Möglicherweise weniger Ekzeme

Ein möglicher Nutzen zeigte sich lediglich bei Ekzemen. Die gemeinsame Auswertung von 18 Studien mit 3494 Kindern deutete darauf hin, dass Probiotika das Auftreten bis zum zweiten Lebensjahr geringfügig verringern könnten.

Dieser Zusammenhang erwies sich jedoch als wenig belastbar. Wurden nur die vier Studien mit geringem Verzerrungsrisiko ausgewertet, zeigte sich kein oder höchstens ein minimaler Unterschied. Die Forschenden sehen daher keine ausreichenden Belege dafür, Probiotika routinemäßig zur Vorbeugung von Ekzemen einzusetzen.

Für Synbiotika bleibt auch der mögliche Einfluss auf Ekzeme unklar, da nur wenige Studien vorlagen und deren Ergebnisse mit großer Unsicherheit behaftet waren.

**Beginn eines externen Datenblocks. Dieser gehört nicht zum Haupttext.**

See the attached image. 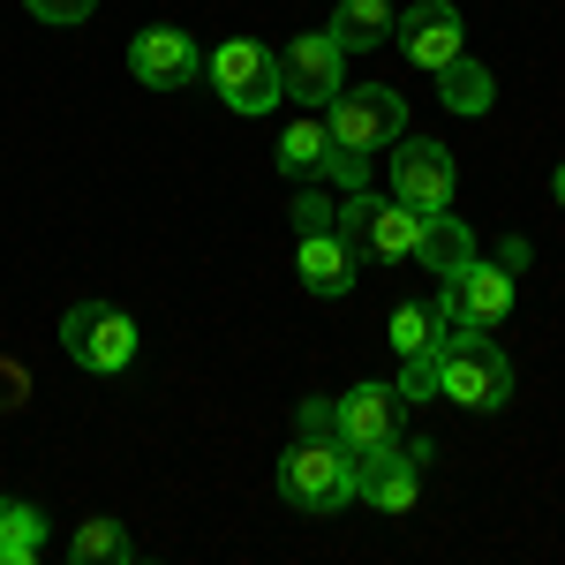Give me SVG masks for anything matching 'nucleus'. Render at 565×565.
I'll return each instance as SVG.
<instances>
[{
	"instance_id": "27",
	"label": "nucleus",
	"mask_w": 565,
	"mask_h": 565,
	"mask_svg": "<svg viewBox=\"0 0 565 565\" xmlns=\"http://www.w3.org/2000/svg\"><path fill=\"white\" fill-rule=\"evenodd\" d=\"M23 370H15V362H0V407H23Z\"/></svg>"
},
{
	"instance_id": "22",
	"label": "nucleus",
	"mask_w": 565,
	"mask_h": 565,
	"mask_svg": "<svg viewBox=\"0 0 565 565\" xmlns=\"http://www.w3.org/2000/svg\"><path fill=\"white\" fill-rule=\"evenodd\" d=\"M68 558L76 565H129V527L121 521H84L76 543H68Z\"/></svg>"
},
{
	"instance_id": "12",
	"label": "nucleus",
	"mask_w": 565,
	"mask_h": 565,
	"mask_svg": "<svg viewBox=\"0 0 565 565\" xmlns=\"http://www.w3.org/2000/svg\"><path fill=\"white\" fill-rule=\"evenodd\" d=\"M196 68H204V53H196V39L181 23H151V31L129 39V76L143 90H181Z\"/></svg>"
},
{
	"instance_id": "11",
	"label": "nucleus",
	"mask_w": 565,
	"mask_h": 565,
	"mask_svg": "<svg viewBox=\"0 0 565 565\" xmlns=\"http://www.w3.org/2000/svg\"><path fill=\"white\" fill-rule=\"evenodd\" d=\"M399 385H348L332 399V437L348 452H370V445H392L399 437Z\"/></svg>"
},
{
	"instance_id": "18",
	"label": "nucleus",
	"mask_w": 565,
	"mask_h": 565,
	"mask_svg": "<svg viewBox=\"0 0 565 565\" xmlns=\"http://www.w3.org/2000/svg\"><path fill=\"white\" fill-rule=\"evenodd\" d=\"M392 0H340L332 8V39H340V53H370V45L392 39Z\"/></svg>"
},
{
	"instance_id": "1",
	"label": "nucleus",
	"mask_w": 565,
	"mask_h": 565,
	"mask_svg": "<svg viewBox=\"0 0 565 565\" xmlns=\"http://www.w3.org/2000/svg\"><path fill=\"white\" fill-rule=\"evenodd\" d=\"M279 498L295 513H348L354 505V452L332 430H295L279 452Z\"/></svg>"
},
{
	"instance_id": "8",
	"label": "nucleus",
	"mask_w": 565,
	"mask_h": 565,
	"mask_svg": "<svg viewBox=\"0 0 565 565\" xmlns=\"http://www.w3.org/2000/svg\"><path fill=\"white\" fill-rule=\"evenodd\" d=\"M392 45L407 53V68L437 76L452 53H468V23H460V8H452V0H415V8H399V15H392Z\"/></svg>"
},
{
	"instance_id": "5",
	"label": "nucleus",
	"mask_w": 565,
	"mask_h": 565,
	"mask_svg": "<svg viewBox=\"0 0 565 565\" xmlns=\"http://www.w3.org/2000/svg\"><path fill=\"white\" fill-rule=\"evenodd\" d=\"M61 348L76 354L90 377H121L136 362V317L114 302H76L61 317Z\"/></svg>"
},
{
	"instance_id": "2",
	"label": "nucleus",
	"mask_w": 565,
	"mask_h": 565,
	"mask_svg": "<svg viewBox=\"0 0 565 565\" xmlns=\"http://www.w3.org/2000/svg\"><path fill=\"white\" fill-rule=\"evenodd\" d=\"M437 399H460L476 415L505 407L513 399V362H505V348L490 332H476V324H452L445 332V392Z\"/></svg>"
},
{
	"instance_id": "14",
	"label": "nucleus",
	"mask_w": 565,
	"mask_h": 565,
	"mask_svg": "<svg viewBox=\"0 0 565 565\" xmlns=\"http://www.w3.org/2000/svg\"><path fill=\"white\" fill-rule=\"evenodd\" d=\"M415 242H423V212H407L399 196H377L370 204V226H362V257H377V264H415Z\"/></svg>"
},
{
	"instance_id": "28",
	"label": "nucleus",
	"mask_w": 565,
	"mask_h": 565,
	"mask_svg": "<svg viewBox=\"0 0 565 565\" xmlns=\"http://www.w3.org/2000/svg\"><path fill=\"white\" fill-rule=\"evenodd\" d=\"M551 189H558V204H565V159H558V174H551Z\"/></svg>"
},
{
	"instance_id": "4",
	"label": "nucleus",
	"mask_w": 565,
	"mask_h": 565,
	"mask_svg": "<svg viewBox=\"0 0 565 565\" xmlns=\"http://www.w3.org/2000/svg\"><path fill=\"white\" fill-rule=\"evenodd\" d=\"M324 129H332V143L340 151H385V143H399L407 136V98L385 84H340L332 90V106H324Z\"/></svg>"
},
{
	"instance_id": "17",
	"label": "nucleus",
	"mask_w": 565,
	"mask_h": 565,
	"mask_svg": "<svg viewBox=\"0 0 565 565\" xmlns=\"http://www.w3.org/2000/svg\"><path fill=\"white\" fill-rule=\"evenodd\" d=\"M53 543V521L23 498H0V565H39Z\"/></svg>"
},
{
	"instance_id": "6",
	"label": "nucleus",
	"mask_w": 565,
	"mask_h": 565,
	"mask_svg": "<svg viewBox=\"0 0 565 565\" xmlns=\"http://www.w3.org/2000/svg\"><path fill=\"white\" fill-rule=\"evenodd\" d=\"M423 460H430V445H407V437L354 452V498L377 505V513H415V498H423Z\"/></svg>"
},
{
	"instance_id": "10",
	"label": "nucleus",
	"mask_w": 565,
	"mask_h": 565,
	"mask_svg": "<svg viewBox=\"0 0 565 565\" xmlns=\"http://www.w3.org/2000/svg\"><path fill=\"white\" fill-rule=\"evenodd\" d=\"M348 84V53L332 31H302V39L279 53V90L295 106H332V90Z\"/></svg>"
},
{
	"instance_id": "25",
	"label": "nucleus",
	"mask_w": 565,
	"mask_h": 565,
	"mask_svg": "<svg viewBox=\"0 0 565 565\" xmlns=\"http://www.w3.org/2000/svg\"><path fill=\"white\" fill-rule=\"evenodd\" d=\"M324 174L340 181V189H370V159H362V151H340V143H332V167H324Z\"/></svg>"
},
{
	"instance_id": "26",
	"label": "nucleus",
	"mask_w": 565,
	"mask_h": 565,
	"mask_svg": "<svg viewBox=\"0 0 565 565\" xmlns=\"http://www.w3.org/2000/svg\"><path fill=\"white\" fill-rule=\"evenodd\" d=\"M295 430H332V399H302L295 407Z\"/></svg>"
},
{
	"instance_id": "21",
	"label": "nucleus",
	"mask_w": 565,
	"mask_h": 565,
	"mask_svg": "<svg viewBox=\"0 0 565 565\" xmlns=\"http://www.w3.org/2000/svg\"><path fill=\"white\" fill-rule=\"evenodd\" d=\"M392 385H399V399H415V407L437 399V392H445V340H437V348L399 354V377H392Z\"/></svg>"
},
{
	"instance_id": "7",
	"label": "nucleus",
	"mask_w": 565,
	"mask_h": 565,
	"mask_svg": "<svg viewBox=\"0 0 565 565\" xmlns=\"http://www.w3.org/2000/svg\"><path fill=\"white\" fill-rule=\"evenodd\" d=\"M452 189H460V167H452V151L430 143V136H415V143H392V196L407 204V212H452Z\"/></svg>"
},
{
	"instance_id": "20",
	"label": "nucleus",
	"mask_w": 565,
	"mask_h": 565,
	"mask_svg": "<svg viewBox=\"0 0 565 565\" xmlns=\"http://www.w3.org/2000/svg\"><path fill=\"white\" fill-rule=\"evenodd\" d=\"M445 332H452V324H445V309H437V302H399V309H392V348H399V354L437 348Z\"/></svg>"
},
{
	"instance_id": "19",
	"label": "nucleus",
	"mask_w": 565,
	"mask_h": 565,
	"mask_svg": "<svg viewBox=\"0 0 565 565\" xmlns=\"http://www.w3.org/2000/svg\"><path fill=\"white\" fill-rule=\"evenodd\" d=\"M437 76H445V84H437V98H445L452 114H490V98H498V76L482 68L476 53H452Z\"/></svg>"
},
{
	"instance_id": "16",
	"label": "nucleus",
	"mask_w": 565,
	"mask_h": 565,
	"mask_svg": "<svg viewBox=\"0 0 565 565\" xmlns=\"http://www.w3.org/2000/svg\"><path fill=\"white\" fill-rule=\"evenodd\" d=\"M271 159H279V174H287V181H317L324 167H332V129L302 106V121L279 129V151H271Z\"/></svg>"
},
{
	"instance_id": "3",
	"label": "nucleus",
	"mask_w": 565,
	"mask_h": 565,
	"mask_svg": "<svg viewBox=\"0 0 565 565\" xmlns=\"http://www.w3.org/2000/svg\"><path fill=\"white\" fill-rule=\"evenodd\" d=\"M204 76H212L218 106H234L242 121H257V114H271L287 90H279V53L264 39H226L204 53Z\"/></svg>"
},
{
	"instance_id": "9",
	"label": "nucleus",
	"mask_w": 565,
	"mask_h": 565,
	"mask_svg": "<svg viewBox=\"0 0 565 565\" xmlns=\"http://www.w3.org/2000/svg\"><path fill=\"white\" fill-rule=\"evenodd\" d=\"M437 309H445V324H476V332H490V324H505L513 317V264H468L460 279H445V295H437Z\"/></svg>"
},
{
	"instance_id": "13",
	"label": "nucleus",
	"mask_w": 565,
	"mask_h": 565,
	"mask_svg": "<svg viewBox=\"0 0 565 565\" xmlns=\"http://www.w3.org/2000/svg\"><path fill=\"white\" fill-rule=\"evenodd\" d=\"M354 271H362V257L340 242V226L302 234V249H295V279H302V295H317V302H340V295L354 287Z\"/></svg>"
},
{
	"instance_id": "15",
	"label": "nucleus",
	"mask_w": 565,
	"mask_h": 565,
	"mask_svg": "<svg viewBox=\"0 0 565 565\" xmlns=\"http://www.w3.org/2000/svg\"><path fill=\"white\" fill-rule=\"evenodd\" d=\"M476 257H482V249H476V234H468V226H460L452 212H430V218H423V242H415V264H430L437 279H460V271H468Z\"/></svg>"
},
{
	"instance_id": "23",
	"label": "nucleus",
	"mask_w": 565,
	"mask_h": 565,
	"mask_svg": "<svg viewBox=\"0 0 565 565\" xmlns=\"http://www.w3.org/2000/svg\"><path fill=\"white\" fill-rule=\"evenodd\" d=\"M287 212H295V234H324V226H332V212H340V196H324V189H309V181H302Z\"/></svg>"
},
{
	"instance_id": "24",
	"label": "nucleus",
	"mask_w": 565,
	"mask_h": 565,
	"mask_svg": "<svg viewBox=\"0 0 565 565\" xmlns=\"http://www.w3.org/2000/svg\"><path fill=\"white\" fill-rule=\"evenodd\" d=\"M23 8H31L39 23H61V31H68V23H84L98 0H23Z\"/></svg>"
}]
</instances>
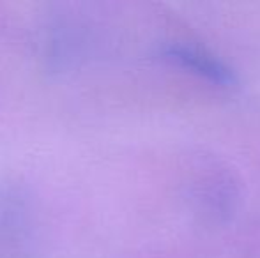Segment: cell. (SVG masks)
I'll list each match as a JSON object with an SVG mask.
<instances>
[{
	"label": "cell",
	"instance_id": "obj_1",
	"mask_svg": "<svg viewBox=\"0 0 260 258\" xmlns=\"http://www.w3.org/2000/svg\"><path fill=\"white\" fill-rule=\"evenodd\" d=\"M161 55L167 62L179 69H184L186 72L199 76L200 80L212 83L218 87H234L237 78L230 67H226L219 59H216L212 53L206 50H200L191 45H182V43H170L163 46Z\"/></svg>",
	"mask_w": 260,
	"mask_h": 258
}]
</instances>
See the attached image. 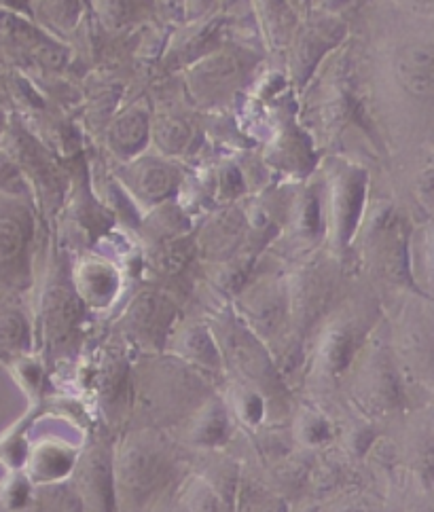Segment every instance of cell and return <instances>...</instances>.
<instances>
[{
  "label": "cell",
  "mask_w": 434,
  "mask_h": 512,
  "mask_svg": "<svg viewBox=\"0 0 434 512\" xmlns=\"http://www.w3.org/2000/svg\"><path fill=\"white\" fill-rule=\"evenodd\" d=\"M172 457L161 438L151 432H132L113 449L115 508L144 512L166 485Z\"/></svg>",
  "instance_id": "6da1fadb"
},
{
  "label": "cell",
  "mask_w": 434,
  "mask_h": 512,
  "mask_svg": "<svg viewBox=\"0 0 434 512\" xmlns=\"http://www.w3.org/2000/svg\"><path fill=\"white\" fill-rule=\"evenodd\" d=\"M77 491L83 512H115L113 449L92 445L81 451L68 477Z\"/></svg>",
  "instance_id": "7a4b0ae2"
},
{
  "label": "cell",
  "mask_w": 434,
  "mask_h": 512,
  "mask_svg": "<svg viewBox=\"0 0 434 512\" xmlns=\"http://www.w3.org/2000/svg\"><path fill=\"white\" fill-rule=\"evenodd\" d=\"M83 316V303L79 301L72 284L53 282L43 290L41 297V337L49 350H58L75 337Z\"/></svg>",
  "instance_id": "3957f363"
},
{
  "label": "cell",
  "mask_w": 434,
  "mask_h": 512,
  "mask_svg": "<svg viewBox=\"0 0 434 512\" xmlns=\"http://www.w3.org/2000/svg\"><path fill=\"white\" fill-rule=\"evenodd\" d=\"M176 309L159 292H140L123 314V331L140 345L166 343L174 328Z\"/></svg>",
  "instance_id": "277c9868"
},
{
  "label": "cell",
  "mask_w": 434,
  "mask_h": 512,
  "mask_svg": "<svg viewBox=\"0 0 434 512\" xmlns=\"http://www.w3.org/2000/svg\"><path fill=\"white\" fill-rule=\"evenodd\" d=\"M240 314L252 335L271 339L280 333L286 318L291 316V297L278 282H261L244 292Z\"/></svg>",
  "instance_id": "5b68a950"
},
{
  "label": "cell",
  "mask_w": 434,
  "mask_h": 512,
  "mask_svg": "<svg viewBox=\"0 0 434 512\" xmlns=\"http://www.w3.org/2000/svg\"><path fill=\"white\" fill-rule=\"evenodd\" d=\"M168 339L180 362L191 364V367L200 371L221 373L223 369L221 347L216 343L214 331L206 324L193 322L180 328H172Z\"/></svg>",
  "instance_id": "8992f818"
},
{
  "label": "cell",
  "mask_w": 434,
  "mask_h": 512,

Kein erkennbarer Vorteil für Risikogruppen

Auch Säuglinge mit einem erhöhten Allergierisiko profitierten nicht stärker als Kinder mit durchschnittlichem Risiko. Ebenso spielte es für die Ekzemhäufigkeit keine erkennbare Rolle, ob die Kinder zusätzlich gestillt wurden oder ausschließlich mit probiotisch angereicherter Formulanahrung ernährt wurden.

Kein Unterschied zeigte sich außerdem bei Säuglingen, deren Mütter bereits während der Schwangerschaft Probiotika eingenommen hatten. Auch für den häufig untersuchten Stamm Lactobacillus rhamnosus ließ sich kein besonderer Nutzen feststellen.

Keine routinemäßige Empfehlung

Schwerwiegende unerwünschte Wirkungen im Zusammenhang mit Probiotika oder Synbiotika wurden in den Studien nicht berichtet. Insgesamt traten unerwünschte Ereignisse in den Behandlungsgruppen nicht häufiger auf als in den Kontrollgruppen.

Die Aussagekraft des Reviews bleibt dennoch begrenzt. Viele Studien umfassten nur wenige Kinder und entsprechend wenige Allergiefälle. Zudem unterschieden sie sich hinsichtlich der eingesetzten Mikroorganismen, der Dosierung, der Dauer der Gabe und der Erfassung der Erkrankungen. Besonders häufig wurde das Auftreten von Ekzemen untersucht, während zu den anderen Allergien deutlich weniger Daten vorlagen.

Nach Einschätzung der Cochrane-Autor:innen reichen die bisherigen Erkenntnisse daher nicht aus, um Probiotika oder Synbiotika routinemäßig zur Allergieprävention bei Säuglingen zu empfehlen.

Der Cochrane Review ist unter dem Titel „Probiotics in infants for prevention of allergic disease“ in der Cochrane Database of Systematic Reviews erschienen.